One draw of Kaggle competitions is that you can work with real data sets, which are guaranteed to be ‘dirty’. Some data issues for this competition include:

  • Addresses: it seems like when listing a property, managers or owners can use free text so there are quite a few variations of the same thing. For example, 42nd 10 East Avenue can be entered as 42nd 10 e av, 42 10 east avenue, 42nd 10 e av., etc. These variations are regular enough that they can be processed with, well, regular expression. What would’ve been ideal though is to have a database of streets to choose from so that data is consistent.
  • Outliers: there are properties with listed rental of over 100k. There are properties with latitude and longitude of 0.0.
  • Missing data: there were also quite a lot of missing data, for example the building IDs, which uniquely identify buildings (e.g. apartment blocks)

How to deal with outliers and missing data? For this dataset, there were opportunities to impute missing features or outliers based on other features. For example, missing latitude and longitude of a listing can be inferred based on its building id and display address whose lat and long are not provided in other listings.

Label leakage

When building supervised models, label leakage should be avoided at all cost. On Kaggle however, if there is leaky information then it is almost impossible to win a competition without using it. And this happened to this competition.

What happened (I think) is due to the way data is prepared. Each listing comes with a set of images, and it appears that the images of each class / interest level were stored in its own folder.
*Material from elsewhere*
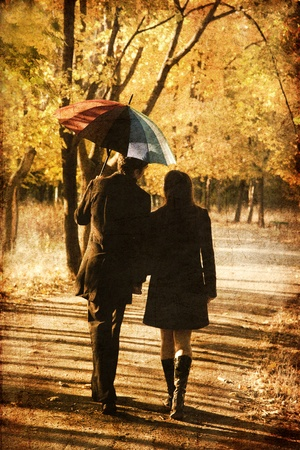 lovers park: Couple walking at alley in autumn park. Photo in old image style.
These were then copied to distribute to Kagglers, and due to the disproportionate numbers of instances per class, the images were written at different timestamp (much later after the actual listing creation date). So there is a strong correlation between image creation timestamp and the interest levels.
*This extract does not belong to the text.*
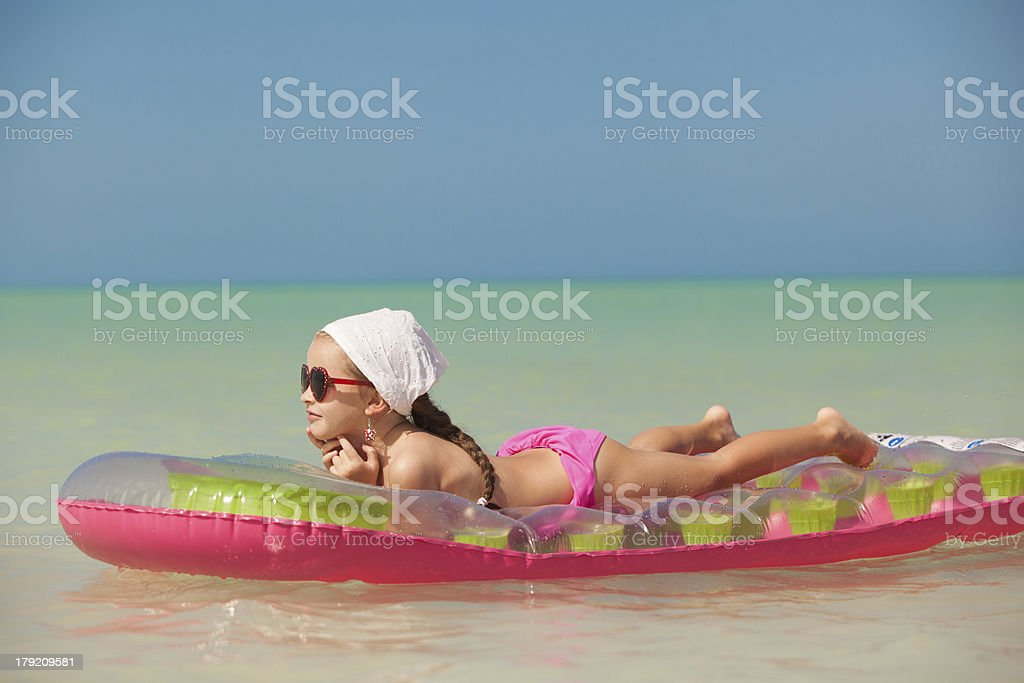 Young girl on pink air-bed in Caribbean vacation royalty-free stock photo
The right thing to do in would have been to prohibit the use of such feature. Regrettably though, Kaggle only encourages publicising leakage when one is found. So most people ended up using this feature in their model, which distorts actual performance were this model to be put into practice.

What affect listing popularity?

Feature engineering was a definitely fun exercise in this competition, and there was a lot of room for creativity. I approached this by relating to my own experiences when searching for a rental property and coming up with criteria that are important to me or other renters. Of course I also borrow other features discussed on the forum which were impactful.

Below are some of the features that contribute heavily to the model. Some are naturally expected while others require some reflection but also make a lot of sense.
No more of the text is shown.